Article ID: 19
Asthma Treatment Plan
Mary-Jay Health and Education
Your treatment plan may also include:
Avoid your asthma triggers such as allergen food, environment, animals, etc. Things that could make you uncomfortable upon contact. Your doctor, allergist could give you the list.
Motivate yourself by have a personal goal. For example, goals might include being symptom-free at night or being able to play sports.
Ask your Asthma education for An asthma diary or buy one in close by drug store. In the diary, you write down your peak flow, what symptoms you are having and what caused them, and any medicines you used.
Ask your doctor for asthma action plan.
Master your asthma action plan. This is what you will do when your asthma is worse and you need to prevent an attack.
The action plan could include how to use a peak flow meter to check your peak flow. Peak flow is a measure of how open your airways are. A drop in peak flow can show that the airways have narrowed even before you have symptoms. Then you can start treatment right away to help prevent an attack.

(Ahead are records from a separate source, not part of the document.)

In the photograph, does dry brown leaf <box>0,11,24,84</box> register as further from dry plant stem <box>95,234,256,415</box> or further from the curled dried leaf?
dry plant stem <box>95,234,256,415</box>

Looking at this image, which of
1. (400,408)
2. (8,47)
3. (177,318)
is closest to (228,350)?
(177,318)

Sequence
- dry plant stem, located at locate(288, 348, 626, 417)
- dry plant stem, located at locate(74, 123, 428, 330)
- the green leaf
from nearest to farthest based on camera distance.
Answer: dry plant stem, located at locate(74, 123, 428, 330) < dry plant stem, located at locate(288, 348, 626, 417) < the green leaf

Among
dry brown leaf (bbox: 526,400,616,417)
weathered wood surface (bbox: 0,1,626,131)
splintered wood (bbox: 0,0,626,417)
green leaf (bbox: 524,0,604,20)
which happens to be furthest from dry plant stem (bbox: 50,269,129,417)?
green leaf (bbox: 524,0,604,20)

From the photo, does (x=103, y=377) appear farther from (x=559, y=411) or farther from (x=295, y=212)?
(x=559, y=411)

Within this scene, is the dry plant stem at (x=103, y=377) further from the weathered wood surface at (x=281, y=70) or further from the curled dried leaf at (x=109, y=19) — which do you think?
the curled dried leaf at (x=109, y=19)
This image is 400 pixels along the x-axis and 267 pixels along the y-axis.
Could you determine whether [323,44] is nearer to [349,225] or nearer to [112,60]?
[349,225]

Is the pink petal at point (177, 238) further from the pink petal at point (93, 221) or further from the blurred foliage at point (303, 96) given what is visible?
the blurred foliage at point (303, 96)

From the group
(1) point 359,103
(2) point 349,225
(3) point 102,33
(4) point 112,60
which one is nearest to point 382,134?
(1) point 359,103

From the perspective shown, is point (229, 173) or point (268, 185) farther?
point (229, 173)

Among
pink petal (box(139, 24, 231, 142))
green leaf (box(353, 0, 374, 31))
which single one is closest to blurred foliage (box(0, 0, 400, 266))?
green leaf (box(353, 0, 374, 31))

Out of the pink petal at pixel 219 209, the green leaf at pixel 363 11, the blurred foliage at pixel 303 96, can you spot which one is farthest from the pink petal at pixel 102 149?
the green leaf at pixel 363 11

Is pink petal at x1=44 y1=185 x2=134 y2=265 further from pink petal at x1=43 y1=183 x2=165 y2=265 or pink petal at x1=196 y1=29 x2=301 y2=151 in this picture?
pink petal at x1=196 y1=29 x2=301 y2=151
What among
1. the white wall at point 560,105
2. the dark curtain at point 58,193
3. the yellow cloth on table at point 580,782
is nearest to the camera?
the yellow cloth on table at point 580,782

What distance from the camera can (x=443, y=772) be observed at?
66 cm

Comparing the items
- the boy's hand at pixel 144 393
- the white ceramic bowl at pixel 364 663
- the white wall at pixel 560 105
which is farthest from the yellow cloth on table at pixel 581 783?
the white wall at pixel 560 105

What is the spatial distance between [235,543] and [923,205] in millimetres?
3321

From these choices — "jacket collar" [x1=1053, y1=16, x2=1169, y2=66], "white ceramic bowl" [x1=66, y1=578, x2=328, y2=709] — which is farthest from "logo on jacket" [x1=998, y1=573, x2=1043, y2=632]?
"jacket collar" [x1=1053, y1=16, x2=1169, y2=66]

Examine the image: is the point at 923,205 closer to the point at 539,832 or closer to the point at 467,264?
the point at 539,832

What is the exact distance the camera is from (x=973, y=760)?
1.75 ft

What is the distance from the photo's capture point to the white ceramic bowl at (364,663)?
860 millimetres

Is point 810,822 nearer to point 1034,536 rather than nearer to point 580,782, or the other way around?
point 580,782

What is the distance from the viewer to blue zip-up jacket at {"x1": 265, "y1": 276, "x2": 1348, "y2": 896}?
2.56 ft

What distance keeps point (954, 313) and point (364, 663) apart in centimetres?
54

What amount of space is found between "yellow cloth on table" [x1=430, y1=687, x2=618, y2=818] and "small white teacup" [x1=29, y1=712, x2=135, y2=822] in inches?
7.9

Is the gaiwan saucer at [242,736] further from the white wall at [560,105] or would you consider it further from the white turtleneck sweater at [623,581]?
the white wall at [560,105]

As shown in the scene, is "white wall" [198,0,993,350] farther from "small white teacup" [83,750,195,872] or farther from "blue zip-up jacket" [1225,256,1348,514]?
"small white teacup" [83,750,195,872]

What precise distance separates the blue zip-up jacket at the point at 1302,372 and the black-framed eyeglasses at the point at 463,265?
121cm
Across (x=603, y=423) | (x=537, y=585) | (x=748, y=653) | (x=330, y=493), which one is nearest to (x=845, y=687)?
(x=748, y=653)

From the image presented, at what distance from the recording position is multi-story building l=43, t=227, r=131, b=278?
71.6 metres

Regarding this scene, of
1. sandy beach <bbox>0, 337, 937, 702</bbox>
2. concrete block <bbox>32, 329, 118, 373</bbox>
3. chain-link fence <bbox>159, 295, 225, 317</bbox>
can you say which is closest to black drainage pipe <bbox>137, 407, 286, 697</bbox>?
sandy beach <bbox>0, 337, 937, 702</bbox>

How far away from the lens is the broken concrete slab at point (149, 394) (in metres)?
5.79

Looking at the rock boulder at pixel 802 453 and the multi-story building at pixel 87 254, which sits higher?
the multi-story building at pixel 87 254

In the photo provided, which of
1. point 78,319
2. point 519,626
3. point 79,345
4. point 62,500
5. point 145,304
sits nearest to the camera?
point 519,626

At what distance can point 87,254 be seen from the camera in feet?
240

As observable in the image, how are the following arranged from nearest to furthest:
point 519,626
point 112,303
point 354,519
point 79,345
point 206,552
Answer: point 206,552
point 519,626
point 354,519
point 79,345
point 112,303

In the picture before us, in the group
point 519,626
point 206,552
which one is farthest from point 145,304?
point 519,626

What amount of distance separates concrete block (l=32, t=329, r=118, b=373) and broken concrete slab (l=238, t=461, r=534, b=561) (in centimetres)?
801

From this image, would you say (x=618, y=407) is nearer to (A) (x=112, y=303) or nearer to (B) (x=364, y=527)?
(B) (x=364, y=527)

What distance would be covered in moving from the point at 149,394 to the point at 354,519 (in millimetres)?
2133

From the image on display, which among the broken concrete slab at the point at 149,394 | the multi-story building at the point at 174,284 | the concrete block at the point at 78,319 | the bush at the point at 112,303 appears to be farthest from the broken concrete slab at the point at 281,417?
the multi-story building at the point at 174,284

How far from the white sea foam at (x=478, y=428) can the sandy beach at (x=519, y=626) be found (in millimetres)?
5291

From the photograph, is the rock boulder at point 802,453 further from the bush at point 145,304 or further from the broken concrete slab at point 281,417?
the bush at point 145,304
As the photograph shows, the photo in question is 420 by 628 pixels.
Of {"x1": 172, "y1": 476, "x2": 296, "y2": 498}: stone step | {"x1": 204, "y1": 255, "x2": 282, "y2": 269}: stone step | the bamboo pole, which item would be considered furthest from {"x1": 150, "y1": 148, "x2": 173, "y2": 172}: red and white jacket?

How to use a metered-dose inhaler or dry powder inhaler. Using a metered-dose inhaler with a spacer is an easy way to get the medicine to your lungs. But you have to use the inhaler correctly for it to work well. If you are not sure that you are using your inhaler the right way, ask your doctor to show you how. Your doctor can also tell you if you need to use a spacer with your type of inhaler.
What symptoms to watch for. Symptoms such as wheezing, coughing, or tiring quickly during exercise can mean that your asthma is not well-controlled. Having these symptoms may mean that you need to see your doctor and adjust your treatment.